Carolina Marin of Spain (R) poses with her gold medal next to runner-up Saina Nehwal of India (L) at the awards ceremony following the women's singles final at the 2015 World Championships Badminton tournament in Jakarta on August 16, 2015. Pic/AFP
Saina had incidentally lost to the same opponent in the All England Championships final earlier this year.
This was India's fifth medal at the World Championship after P V Sindhu clinched the bronze twice in 2013 and 2014 and Jwala Gutta and Ashwini Ponnappa notched up a bronze in women's doubles at the 2011 edition.

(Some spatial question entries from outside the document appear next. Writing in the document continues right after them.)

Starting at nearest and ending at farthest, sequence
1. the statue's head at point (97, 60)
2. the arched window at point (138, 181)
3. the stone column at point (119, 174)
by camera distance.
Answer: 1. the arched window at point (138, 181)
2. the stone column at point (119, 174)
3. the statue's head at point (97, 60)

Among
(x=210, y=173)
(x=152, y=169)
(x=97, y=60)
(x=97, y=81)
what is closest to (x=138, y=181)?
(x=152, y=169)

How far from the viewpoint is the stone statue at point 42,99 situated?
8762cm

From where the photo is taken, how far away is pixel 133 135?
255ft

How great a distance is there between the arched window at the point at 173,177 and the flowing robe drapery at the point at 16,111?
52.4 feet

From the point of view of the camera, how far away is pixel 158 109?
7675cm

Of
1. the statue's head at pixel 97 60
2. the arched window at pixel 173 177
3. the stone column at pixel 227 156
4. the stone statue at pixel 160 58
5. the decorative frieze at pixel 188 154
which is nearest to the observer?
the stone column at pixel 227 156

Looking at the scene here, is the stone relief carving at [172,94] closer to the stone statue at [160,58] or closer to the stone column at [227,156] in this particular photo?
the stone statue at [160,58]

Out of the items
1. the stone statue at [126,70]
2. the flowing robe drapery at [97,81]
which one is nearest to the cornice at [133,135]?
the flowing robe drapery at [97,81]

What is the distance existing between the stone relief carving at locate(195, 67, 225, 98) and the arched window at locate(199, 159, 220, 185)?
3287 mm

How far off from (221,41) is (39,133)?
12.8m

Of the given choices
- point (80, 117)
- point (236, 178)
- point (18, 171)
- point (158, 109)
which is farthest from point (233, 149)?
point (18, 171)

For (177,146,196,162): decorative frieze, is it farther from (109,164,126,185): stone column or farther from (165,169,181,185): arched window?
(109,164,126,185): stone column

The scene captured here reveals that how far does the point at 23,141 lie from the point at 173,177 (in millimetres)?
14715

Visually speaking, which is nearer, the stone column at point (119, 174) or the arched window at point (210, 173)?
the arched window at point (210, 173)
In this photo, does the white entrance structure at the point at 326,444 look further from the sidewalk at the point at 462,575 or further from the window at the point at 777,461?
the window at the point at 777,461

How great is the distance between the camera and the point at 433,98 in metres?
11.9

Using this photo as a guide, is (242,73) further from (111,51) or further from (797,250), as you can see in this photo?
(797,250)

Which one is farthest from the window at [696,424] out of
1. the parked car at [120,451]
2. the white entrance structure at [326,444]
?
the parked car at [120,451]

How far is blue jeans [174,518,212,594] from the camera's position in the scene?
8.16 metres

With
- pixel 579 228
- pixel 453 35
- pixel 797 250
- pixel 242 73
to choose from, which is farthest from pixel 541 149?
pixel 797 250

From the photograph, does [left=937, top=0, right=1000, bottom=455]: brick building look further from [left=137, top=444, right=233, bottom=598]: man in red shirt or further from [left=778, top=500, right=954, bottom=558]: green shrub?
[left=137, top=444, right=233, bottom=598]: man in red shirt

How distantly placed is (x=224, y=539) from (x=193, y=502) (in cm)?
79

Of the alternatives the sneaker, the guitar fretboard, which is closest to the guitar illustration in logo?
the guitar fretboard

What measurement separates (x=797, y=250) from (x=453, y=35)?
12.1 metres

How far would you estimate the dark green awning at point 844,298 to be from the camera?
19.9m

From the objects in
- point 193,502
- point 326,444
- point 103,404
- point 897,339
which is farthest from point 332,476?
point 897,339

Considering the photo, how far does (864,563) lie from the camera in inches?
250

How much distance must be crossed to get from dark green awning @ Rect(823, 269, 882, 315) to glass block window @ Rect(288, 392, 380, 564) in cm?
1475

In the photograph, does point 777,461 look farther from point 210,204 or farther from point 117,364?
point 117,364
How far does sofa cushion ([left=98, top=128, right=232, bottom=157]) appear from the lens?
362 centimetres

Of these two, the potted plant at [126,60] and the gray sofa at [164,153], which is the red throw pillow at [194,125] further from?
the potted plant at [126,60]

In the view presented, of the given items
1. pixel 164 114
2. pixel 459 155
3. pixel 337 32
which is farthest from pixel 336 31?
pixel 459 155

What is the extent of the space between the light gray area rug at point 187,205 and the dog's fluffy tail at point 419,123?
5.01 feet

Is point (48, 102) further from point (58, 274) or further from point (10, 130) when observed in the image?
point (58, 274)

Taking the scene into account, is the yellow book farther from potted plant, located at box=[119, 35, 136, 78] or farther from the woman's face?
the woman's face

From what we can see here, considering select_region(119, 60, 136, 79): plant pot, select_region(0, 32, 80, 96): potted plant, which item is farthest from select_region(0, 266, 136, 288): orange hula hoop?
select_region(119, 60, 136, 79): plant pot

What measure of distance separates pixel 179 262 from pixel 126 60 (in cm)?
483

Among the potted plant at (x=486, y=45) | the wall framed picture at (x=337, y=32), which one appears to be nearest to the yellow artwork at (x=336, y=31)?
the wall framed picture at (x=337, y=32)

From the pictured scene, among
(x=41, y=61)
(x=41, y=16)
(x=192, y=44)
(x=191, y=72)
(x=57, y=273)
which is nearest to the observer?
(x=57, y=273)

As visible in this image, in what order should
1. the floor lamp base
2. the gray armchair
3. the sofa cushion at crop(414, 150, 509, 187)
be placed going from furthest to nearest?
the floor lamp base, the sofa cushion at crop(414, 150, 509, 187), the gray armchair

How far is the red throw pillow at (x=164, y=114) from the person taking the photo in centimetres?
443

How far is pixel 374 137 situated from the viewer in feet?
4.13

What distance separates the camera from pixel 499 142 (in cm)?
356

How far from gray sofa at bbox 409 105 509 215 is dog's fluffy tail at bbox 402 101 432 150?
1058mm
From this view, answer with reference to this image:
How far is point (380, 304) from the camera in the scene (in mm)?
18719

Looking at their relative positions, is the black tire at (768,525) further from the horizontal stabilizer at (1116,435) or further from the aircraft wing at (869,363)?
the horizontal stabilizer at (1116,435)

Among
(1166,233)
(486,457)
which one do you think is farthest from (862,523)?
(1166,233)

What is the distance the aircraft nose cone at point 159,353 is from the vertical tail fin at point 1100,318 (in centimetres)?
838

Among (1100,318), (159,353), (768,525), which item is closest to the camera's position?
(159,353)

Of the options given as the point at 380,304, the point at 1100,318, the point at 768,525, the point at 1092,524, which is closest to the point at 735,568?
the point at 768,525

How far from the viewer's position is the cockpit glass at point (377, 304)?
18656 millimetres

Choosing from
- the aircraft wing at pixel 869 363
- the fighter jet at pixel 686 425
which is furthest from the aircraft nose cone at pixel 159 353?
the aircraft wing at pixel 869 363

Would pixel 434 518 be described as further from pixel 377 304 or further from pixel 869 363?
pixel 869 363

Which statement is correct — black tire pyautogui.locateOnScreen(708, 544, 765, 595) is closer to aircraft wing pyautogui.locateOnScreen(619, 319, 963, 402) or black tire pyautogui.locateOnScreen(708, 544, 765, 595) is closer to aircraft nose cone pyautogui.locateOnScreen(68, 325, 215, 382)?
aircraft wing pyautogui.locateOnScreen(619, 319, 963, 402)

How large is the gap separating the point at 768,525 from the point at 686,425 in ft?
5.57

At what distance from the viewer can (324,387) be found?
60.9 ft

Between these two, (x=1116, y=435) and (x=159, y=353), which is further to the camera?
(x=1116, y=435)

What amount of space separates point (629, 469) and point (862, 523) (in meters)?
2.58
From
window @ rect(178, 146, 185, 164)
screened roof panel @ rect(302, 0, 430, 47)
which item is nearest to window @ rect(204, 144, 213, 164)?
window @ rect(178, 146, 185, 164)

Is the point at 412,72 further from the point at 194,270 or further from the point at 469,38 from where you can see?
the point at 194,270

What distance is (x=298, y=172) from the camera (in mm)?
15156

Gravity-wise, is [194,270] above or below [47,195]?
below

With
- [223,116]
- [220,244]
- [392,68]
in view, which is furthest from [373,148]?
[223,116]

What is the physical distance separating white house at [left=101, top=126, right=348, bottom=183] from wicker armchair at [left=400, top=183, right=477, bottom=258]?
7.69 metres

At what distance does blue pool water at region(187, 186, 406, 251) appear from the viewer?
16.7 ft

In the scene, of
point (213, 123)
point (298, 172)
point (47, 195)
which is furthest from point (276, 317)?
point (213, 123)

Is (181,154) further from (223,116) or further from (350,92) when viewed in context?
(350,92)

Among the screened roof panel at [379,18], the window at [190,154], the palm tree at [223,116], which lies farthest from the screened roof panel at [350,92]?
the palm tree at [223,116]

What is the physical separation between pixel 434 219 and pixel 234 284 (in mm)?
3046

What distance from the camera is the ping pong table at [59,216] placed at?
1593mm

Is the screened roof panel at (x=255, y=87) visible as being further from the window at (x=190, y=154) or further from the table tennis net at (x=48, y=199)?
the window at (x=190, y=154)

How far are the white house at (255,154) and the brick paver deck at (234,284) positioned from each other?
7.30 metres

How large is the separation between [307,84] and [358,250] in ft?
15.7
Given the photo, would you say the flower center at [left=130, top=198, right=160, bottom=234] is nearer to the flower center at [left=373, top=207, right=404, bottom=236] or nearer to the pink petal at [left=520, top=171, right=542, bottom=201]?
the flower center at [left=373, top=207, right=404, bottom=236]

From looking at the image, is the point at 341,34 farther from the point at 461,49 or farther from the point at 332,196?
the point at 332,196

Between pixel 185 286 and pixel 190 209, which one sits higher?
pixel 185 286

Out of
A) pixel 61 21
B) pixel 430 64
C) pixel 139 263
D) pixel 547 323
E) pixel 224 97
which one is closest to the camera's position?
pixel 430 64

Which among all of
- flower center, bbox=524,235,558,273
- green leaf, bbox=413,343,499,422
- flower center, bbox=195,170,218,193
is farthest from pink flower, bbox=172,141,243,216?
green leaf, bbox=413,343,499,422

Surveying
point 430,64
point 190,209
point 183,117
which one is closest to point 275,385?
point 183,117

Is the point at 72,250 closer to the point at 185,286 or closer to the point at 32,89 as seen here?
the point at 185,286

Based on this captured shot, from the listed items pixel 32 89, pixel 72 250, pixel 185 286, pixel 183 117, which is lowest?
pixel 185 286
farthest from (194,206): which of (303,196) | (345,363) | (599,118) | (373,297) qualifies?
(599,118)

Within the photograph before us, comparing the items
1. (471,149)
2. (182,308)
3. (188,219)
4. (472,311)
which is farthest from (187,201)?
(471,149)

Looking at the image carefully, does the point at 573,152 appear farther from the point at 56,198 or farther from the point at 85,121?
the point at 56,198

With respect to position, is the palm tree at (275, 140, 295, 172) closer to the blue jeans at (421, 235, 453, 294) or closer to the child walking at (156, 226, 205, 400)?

Legendary shuttler Prakash Padukone was the first Indian to win a bronze at the 1983 edition.
With a 3-1 head-to-head record over the Spaniard going into the match, Saina had the edge on paper. But the gritty Spaniard, who got the better of Saina in the All England finals in their most recent encounter, seemed more pumped up when the proceedings started.
Clenching her fists and letting out a scream at almost every point won by her, Carolina caught the chair umpire's attention more than once for her antics and was even cautioned for abusing her racquet.
However, the world number one made sure that the scorecard ticked in her favour after breaking away from 7-7 when Saina sunk an easy return into the net.
Placed comfortably at 11-8 when the lemon break was taken, Carolina made it 15-9 in no time courtesy errors by Saina and some precisely-placed shots from the baseline.
The beleaguered Indian found it tough to deal with her rival's energy and floundered when challenged on pace. In fact, the fierce smashes, which are a hallmark of Saina's game, came from Carolina's racquet, the most impressive being the one with which she earned her first game point.
Down 13-20, Saina held on for a few points before Carolina closed out the first game when the Indian hit one wide after 24 minutes.
In the second game, however, the Indian came back strongly to start with, inducing regular errors from the aggressive Spaniard. The Indian led 11-6 at the break, riding on a much improved performance in baseline rallies.
But refusing to be bogged down, Carolina, who was far more adventurous than the Indian when it came to approaching the net, recovered with six back-to-points to make it 12-12.
Moving around the court with lightening pace, the Spaniard quite literally tired the Indian with her unrelenting returns, targetting Saina's body with stunning precision.
But it was no stroll in the park for Carolina as Saina held on for some engrossing rallies in a battle of attrition. Locked at 17-17, while Carolina looked consistently fired up, Saina's body language did not seem very positive as her rival took a 20-18 lead to inch towards her second successive world title.
The inevitable was delayed when Carolina squandered the first Championship point before clinching the second and collapsing on to the floor in sheer joy and relief.
On the other hand, a disappointed Saina walked off the court quietly having missed yet another golden opportunity.